Member of the Wyoming Senate from the 20th district
- In office 1975–1986
- In office January 11, 1993 – January 10, 2017
- Succeeded by: Wyatt Agar

Personal details
- Born: August 31, 1933 Ten Sleep, Wyoming, U.S.
- Died: November 2, 2022 (aged 89) Loveland, Colorado, U.S.
- Party: Republican
- Spouse: Irma
- Parent: Nick Geis (father)

= Gerald Geis =

American politician (1933–2022)

Gerald Eugene Geis (August 31, 1933 – November 2, 2022) was an American politician who served as a Republican member of the Wyoming Senate, representing the 20th district from 1975 to 1986 and from 1993 until his retirement in 2017.

==Early life==
Geis was born August 31, 1933, in a cabin near Ten Sleep, Wyoming. He moved to Worland in 1944 and graduated from Worland High School in 1951.

==Career==
Geis worked in road construction and hauling livestock and was first asked to enter politics in 1974 whilst attending the Wyoming Truckers Convention. In 1976 he helped create Wyoming's senior citizen centers. He ran for Wyoming Secretary of State in 1986 but was defeated in the primary by 62 votes.

Geis was reappointed to the Senate in 1993. In 2007, he sponsored a bill that, if it had passed, would have voided out of state same-sex marriages from being recognized in Wyoming. In 2015, Geis voted against the Wyoming Food Freedom Act in committee, which allowed for the sale and consumption of homemade foods. In 2016, he voted against expanding Medicaid. Geis retired in 2017, with Wyatt Agar being elected to his former seat.

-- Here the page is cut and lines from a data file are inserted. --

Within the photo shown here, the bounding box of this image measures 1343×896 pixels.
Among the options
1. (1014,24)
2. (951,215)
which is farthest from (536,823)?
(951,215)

==Personal life and death==
Geis was married to Irma, and together they had two children. He was Catholic. In 2005, he was inducted into the Wyoming Agriculture Hall of Fame.

Geis died on November 2, 2022, at the age of 89, in Loveland, Colorado.

==Political experience==
- Senator, Wyoming State Senate, 1993–2017 (appointed 1993)
- Senator, Wyoming State Senate, 1975–1986 (Senate President 1985–1986; Majority Floor Leader 1983–1984; Senate Vice President 1983–1984)
- Member, Worland City Council

==Committees==
Geis served eight years on the Appropriations Committee, serving as its president in 1981, and he served as chairman for the Select Water Committee. He also served as the chair of the Agriculture, State and Public Lands and Water Resources Committee, and as a member of the Select Federal Natural Resource Management Committee.